Herdade do Mouchão Mouchão 2013 (Alentejo DOC)
A mild start to the year was followed by hot weather in July and August, setting the vines up nicely for harvest. Heavy rain at the end of September would have impacted on late cycle varieties like Alicante Bouschet. I don’t notice this in the quality of this vintage of Mouchão, however it makes for a markedly fresh, structured wine – as if wearing its seams on the outside. Especially compared with the 2012, which I found more forward and expressive at the same stage. I was glad to be able to taste the 2013 – a superior wine – over three days, giving it time to unfurl. It is a deep, opaque hue, with fresh, firm acid – bilberry sharpness – and typical rounder balsamic notes to nose and attack. Present from the get go (the attack), the tannins are initially powdery, becoming sinewy going through. On day two, classic Mouchão signature notes of dried fig and mint with liquorice and parma violets emerge. The fruit/acid at the core remains pomegranate/bilberry firm and bright, putting me in mind of Tonel No 3-4, which is exclusively sourced from Carapetos (and 100% Alicante Bouschet). On day three, juicier, sweeter blackberry emerges, together with earth, eucalyptus and liquorice, very much entwined with the fruit. Still, it remains firm. As they say, needs food. I polished it off with a lunchtime favourite, grilled sourdough cheddar sandwich, with onion marmalade and pickled jalapeno pepper. Protein, with sweetness, heat and a cut of acid. Yum. I am sure there are more sophisticated dishes (or simple slabs of protein) to enjoy with it still, of the two, I’d recommend broaching the 2012 first whilst you wait for the 2013 to come around. 14% £38.99 at Handford Wine, £42.99 at Dorset Wine, £180/6 bottles in bond at Fine + Rare
Herdade do Mouchão Mouchão 2012 (Alentejo DOC)

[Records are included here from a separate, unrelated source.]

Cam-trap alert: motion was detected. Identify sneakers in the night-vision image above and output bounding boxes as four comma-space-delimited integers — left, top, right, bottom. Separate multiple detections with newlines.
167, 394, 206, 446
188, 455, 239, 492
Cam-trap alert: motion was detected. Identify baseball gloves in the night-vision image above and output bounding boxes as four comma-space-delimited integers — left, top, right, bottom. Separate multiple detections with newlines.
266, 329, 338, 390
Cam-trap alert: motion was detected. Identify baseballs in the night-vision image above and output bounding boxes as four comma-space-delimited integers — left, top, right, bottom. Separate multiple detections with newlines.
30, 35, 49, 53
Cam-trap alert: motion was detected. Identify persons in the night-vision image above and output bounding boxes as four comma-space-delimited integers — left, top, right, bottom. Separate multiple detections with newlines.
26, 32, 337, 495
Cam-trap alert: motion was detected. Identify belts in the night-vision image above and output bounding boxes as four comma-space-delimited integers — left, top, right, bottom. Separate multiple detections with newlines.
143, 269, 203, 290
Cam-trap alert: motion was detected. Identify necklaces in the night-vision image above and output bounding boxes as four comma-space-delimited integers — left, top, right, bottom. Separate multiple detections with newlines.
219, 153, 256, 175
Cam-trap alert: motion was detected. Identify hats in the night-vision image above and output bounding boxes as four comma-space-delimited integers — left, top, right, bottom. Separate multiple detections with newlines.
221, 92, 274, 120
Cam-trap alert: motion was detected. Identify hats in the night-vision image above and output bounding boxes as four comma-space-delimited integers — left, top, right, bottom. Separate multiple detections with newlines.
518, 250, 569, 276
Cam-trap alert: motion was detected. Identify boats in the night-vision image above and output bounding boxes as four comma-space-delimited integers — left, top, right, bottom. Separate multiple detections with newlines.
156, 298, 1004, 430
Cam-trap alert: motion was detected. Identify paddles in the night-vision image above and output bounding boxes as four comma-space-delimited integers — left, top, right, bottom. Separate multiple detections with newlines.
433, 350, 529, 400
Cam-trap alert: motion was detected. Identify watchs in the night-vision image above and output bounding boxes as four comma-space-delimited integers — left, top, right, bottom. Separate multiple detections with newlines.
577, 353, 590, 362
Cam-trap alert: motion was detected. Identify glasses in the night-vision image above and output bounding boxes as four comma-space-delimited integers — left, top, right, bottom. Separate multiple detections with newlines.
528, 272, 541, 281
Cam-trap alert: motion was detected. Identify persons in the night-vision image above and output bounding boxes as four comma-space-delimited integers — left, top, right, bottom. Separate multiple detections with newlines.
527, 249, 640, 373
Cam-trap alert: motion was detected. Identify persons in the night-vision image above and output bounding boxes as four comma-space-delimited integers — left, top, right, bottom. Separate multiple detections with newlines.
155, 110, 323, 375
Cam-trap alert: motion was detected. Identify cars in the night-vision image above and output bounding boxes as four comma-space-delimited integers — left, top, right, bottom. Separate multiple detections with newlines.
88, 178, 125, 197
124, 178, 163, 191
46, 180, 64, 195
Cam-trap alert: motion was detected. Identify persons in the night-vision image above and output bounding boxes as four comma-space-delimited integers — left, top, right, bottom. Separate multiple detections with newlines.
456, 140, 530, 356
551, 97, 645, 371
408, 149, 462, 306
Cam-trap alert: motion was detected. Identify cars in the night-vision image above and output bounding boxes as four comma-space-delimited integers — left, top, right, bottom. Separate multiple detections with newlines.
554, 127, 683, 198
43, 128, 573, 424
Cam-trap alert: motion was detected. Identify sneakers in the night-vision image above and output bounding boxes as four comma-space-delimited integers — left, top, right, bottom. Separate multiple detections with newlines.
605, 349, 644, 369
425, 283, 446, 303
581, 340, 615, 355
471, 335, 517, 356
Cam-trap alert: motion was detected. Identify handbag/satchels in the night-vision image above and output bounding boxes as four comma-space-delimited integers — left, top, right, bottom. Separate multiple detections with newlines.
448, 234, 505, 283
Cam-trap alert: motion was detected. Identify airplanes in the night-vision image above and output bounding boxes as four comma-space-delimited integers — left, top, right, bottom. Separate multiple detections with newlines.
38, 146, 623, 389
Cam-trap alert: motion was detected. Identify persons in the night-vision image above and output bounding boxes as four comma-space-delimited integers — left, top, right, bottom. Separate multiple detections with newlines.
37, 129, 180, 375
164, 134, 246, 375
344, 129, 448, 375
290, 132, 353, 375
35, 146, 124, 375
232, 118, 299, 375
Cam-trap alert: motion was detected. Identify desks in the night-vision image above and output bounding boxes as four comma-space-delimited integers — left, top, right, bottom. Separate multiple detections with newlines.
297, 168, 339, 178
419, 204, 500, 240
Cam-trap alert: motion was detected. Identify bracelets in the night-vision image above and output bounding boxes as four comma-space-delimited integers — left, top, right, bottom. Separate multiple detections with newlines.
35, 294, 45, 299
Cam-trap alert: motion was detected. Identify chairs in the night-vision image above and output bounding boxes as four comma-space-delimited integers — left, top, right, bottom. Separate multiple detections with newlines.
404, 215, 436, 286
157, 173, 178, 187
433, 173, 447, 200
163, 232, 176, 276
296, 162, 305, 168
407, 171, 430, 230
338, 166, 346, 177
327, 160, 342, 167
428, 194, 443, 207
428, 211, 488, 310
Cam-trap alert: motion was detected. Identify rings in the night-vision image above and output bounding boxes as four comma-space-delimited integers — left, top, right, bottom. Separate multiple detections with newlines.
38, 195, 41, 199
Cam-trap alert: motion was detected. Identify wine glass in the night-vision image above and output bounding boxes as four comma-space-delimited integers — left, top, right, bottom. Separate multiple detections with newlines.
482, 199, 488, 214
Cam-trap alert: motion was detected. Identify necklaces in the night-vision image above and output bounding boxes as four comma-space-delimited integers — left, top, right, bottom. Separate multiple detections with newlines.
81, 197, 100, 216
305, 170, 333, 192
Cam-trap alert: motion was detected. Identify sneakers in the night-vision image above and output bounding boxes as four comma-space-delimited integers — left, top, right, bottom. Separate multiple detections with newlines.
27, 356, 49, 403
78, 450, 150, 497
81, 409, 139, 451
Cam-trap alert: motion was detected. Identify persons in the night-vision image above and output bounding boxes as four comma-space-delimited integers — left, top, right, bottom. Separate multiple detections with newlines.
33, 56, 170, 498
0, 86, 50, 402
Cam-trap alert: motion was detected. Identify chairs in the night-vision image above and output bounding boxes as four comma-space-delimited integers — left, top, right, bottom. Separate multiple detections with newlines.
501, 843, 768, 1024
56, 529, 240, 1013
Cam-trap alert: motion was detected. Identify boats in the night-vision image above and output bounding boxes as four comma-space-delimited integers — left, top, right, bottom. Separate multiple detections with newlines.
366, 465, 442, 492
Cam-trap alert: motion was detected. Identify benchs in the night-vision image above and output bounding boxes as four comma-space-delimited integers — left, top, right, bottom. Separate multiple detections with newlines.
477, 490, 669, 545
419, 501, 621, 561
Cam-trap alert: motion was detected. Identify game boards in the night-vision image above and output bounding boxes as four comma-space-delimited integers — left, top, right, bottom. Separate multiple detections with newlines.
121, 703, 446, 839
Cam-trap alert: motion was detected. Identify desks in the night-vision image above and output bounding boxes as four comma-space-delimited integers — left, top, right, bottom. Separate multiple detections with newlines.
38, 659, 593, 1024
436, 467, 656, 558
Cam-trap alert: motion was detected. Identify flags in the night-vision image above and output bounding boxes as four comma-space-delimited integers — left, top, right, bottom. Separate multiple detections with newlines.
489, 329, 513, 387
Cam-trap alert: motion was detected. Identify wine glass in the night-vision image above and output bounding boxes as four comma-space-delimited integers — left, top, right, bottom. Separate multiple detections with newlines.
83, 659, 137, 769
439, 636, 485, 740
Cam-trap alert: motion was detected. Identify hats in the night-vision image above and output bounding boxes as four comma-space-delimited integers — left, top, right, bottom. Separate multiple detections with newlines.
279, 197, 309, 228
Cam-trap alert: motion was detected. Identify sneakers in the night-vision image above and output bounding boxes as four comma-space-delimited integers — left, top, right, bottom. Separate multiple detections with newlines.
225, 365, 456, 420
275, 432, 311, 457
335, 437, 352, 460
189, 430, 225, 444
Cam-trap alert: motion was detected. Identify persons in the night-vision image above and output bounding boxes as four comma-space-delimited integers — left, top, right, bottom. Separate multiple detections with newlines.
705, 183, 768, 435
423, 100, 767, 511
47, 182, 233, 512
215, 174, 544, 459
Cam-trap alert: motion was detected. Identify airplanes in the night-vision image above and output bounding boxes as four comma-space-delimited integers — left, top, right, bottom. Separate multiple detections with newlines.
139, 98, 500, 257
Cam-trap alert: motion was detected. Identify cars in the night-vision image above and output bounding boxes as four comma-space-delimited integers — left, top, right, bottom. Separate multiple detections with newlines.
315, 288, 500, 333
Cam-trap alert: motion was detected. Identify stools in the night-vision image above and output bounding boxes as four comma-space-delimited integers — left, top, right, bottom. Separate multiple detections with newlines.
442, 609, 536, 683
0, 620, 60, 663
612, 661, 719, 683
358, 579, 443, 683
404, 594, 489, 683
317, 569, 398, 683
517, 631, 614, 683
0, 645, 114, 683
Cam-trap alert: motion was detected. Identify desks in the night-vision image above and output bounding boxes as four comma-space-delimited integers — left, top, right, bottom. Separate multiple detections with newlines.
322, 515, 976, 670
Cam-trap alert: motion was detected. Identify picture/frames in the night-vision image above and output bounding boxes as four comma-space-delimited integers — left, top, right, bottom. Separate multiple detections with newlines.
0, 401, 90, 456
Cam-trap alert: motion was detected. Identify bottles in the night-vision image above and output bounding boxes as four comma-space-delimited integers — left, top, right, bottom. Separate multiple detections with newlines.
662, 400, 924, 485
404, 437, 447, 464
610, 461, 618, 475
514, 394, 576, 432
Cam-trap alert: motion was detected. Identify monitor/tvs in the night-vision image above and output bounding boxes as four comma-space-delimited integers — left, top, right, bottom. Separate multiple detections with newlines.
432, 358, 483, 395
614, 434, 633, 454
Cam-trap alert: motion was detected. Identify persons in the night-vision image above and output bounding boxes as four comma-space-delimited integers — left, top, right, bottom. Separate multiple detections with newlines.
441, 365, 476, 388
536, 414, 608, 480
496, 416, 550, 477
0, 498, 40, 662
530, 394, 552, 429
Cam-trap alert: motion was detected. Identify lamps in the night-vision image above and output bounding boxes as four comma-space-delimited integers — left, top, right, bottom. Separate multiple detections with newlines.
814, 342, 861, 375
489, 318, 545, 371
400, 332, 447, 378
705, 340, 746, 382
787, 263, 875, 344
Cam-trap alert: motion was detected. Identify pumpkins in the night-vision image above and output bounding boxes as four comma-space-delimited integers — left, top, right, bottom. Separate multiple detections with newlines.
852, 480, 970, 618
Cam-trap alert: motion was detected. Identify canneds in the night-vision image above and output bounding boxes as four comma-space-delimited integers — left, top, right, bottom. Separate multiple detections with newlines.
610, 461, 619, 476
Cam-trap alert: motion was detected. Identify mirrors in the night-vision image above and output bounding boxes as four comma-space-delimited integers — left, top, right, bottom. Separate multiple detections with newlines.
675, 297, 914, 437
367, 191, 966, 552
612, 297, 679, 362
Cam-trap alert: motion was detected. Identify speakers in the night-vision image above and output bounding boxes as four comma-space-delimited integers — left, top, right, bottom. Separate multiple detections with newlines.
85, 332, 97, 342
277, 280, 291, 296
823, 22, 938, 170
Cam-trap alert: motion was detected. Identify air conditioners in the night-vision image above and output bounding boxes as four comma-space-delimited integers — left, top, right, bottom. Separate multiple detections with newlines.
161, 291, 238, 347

An expressive, relatively forward Mouchão with the sweetness, smoothness and fluidity I associate with this charming, if not especially concentrated, vintage. Its juicy blackberry, blackcurrant and plum fruit is supported by chalky tannins and balanced acidity. Complexing nuances of tobacco, tar and orange peel rise in the glass. On day two, riper blueberry, dried fig, mint tea and earthy, leafy, mulchy undertones emerge and the tannins seem grainer, more mineral. All the hallmarks of Mouchão if not the charisma of top vintages. On the plus side, it’s pretty approachable and delivering pleasure now. 14.5% £177/6 bottles at The Exceptional Wine Company
Herdade do Mouchão Ponte das Canas 2013 (Alentejo DOC)
In 2013, this blend of the estate’s best Touriga Nacional, Touriga Franca and Syrah features a splash of Alicante Bouschet – “the soul” – as they say on the back label. And bless my soul, perhaps this is what gives this vintage of Ponte das Canas the edge for me. With an Alicante Bouschet touch of tobacco and chew and earthiness on day two, it is all the more interesting for it. Whilst it is foot trodden in lagares old school style, it is aged (for 18-24 months) in a combination of tonies and new French oak barriques. The French oak lends customary polish, buffing and supporting the concentrated black currant and berry fruit with grooming, fine grained tannins. On day two, plum chimes in with the black berry and currant flavours, fleshing out the mouth-filling palate. Leaf, parma violet and black tea notes bring detail and lift. Herdade do Mouchão Ponte das Canas 2013 is a big but arresting wine, very complete, with a long persistent finish. 14% £24 at Caviste – a lot of wine for the money, I reckon.